Oh no, not another source code repository. What's wrong with svn and why should we use git?
- Similar to Qt, git has become a widely adopted standard. It is used for CMake and now for VTK.
- Here's a good rationale for git and a set of links to git resources to help you get comfortable.
- For people who really like subversion tools, you can now access a git repository as if it were an svn repository
I like Tcl - why emphasize python?
- This is another de facto standard, just like Qt and git - there's a lot of activity that we'd like to leverage like NiPy. In a lot of ways, our experience with slicer3 has been that tcl and python are really very similar.
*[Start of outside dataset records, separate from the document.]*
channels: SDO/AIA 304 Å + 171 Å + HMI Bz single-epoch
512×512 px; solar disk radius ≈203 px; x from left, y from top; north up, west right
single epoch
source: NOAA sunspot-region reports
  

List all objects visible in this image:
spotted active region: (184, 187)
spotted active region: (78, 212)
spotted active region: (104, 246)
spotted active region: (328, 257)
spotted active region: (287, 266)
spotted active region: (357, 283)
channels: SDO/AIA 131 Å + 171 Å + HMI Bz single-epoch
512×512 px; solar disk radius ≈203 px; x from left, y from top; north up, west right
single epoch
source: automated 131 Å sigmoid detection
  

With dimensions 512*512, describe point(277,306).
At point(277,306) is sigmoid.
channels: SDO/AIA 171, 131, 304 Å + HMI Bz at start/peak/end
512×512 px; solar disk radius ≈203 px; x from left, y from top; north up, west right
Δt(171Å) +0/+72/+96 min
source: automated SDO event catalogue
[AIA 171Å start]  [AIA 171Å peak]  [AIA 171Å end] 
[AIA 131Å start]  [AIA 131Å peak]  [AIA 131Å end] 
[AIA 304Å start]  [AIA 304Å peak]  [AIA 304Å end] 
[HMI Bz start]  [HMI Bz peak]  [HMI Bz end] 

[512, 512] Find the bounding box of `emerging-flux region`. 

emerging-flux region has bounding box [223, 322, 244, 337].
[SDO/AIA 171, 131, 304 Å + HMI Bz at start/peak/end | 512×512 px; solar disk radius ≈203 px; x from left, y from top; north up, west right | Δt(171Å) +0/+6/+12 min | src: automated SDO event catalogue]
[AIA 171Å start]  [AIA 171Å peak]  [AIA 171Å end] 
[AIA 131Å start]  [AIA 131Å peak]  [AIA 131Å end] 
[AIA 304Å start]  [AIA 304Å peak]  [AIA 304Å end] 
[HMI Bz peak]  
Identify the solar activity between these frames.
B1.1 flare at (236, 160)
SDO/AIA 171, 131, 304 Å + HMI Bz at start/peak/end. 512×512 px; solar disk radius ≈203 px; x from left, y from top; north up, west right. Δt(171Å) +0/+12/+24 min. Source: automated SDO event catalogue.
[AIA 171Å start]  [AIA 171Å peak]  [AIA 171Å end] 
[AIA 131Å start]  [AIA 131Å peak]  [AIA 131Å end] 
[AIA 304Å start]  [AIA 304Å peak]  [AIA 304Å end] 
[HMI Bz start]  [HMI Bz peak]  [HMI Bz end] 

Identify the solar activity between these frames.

The way python is integrated in slicer3 proves that the two languages can co-exist and both can fill the need for runtime programmability.
Additional Goals for Slicer4
- Development history from svn will be migrated to git
- Remove large binary datasets from repository and instead host them on midas or other web site for download during testing.
- Adopt 'best practices' for keeping repository organized (use 'topic forks' for developing new code and selectively merge this to the main line of development).
- Promote some 'Libs' code to have better utility outside of slicer. Examples such as vtkITK, MRML, and the execution model may be useful in many other programs. Consider migrating to CTK or hosting independent respository.
- Remove some older modules from default build (make them optional or convert to extensions).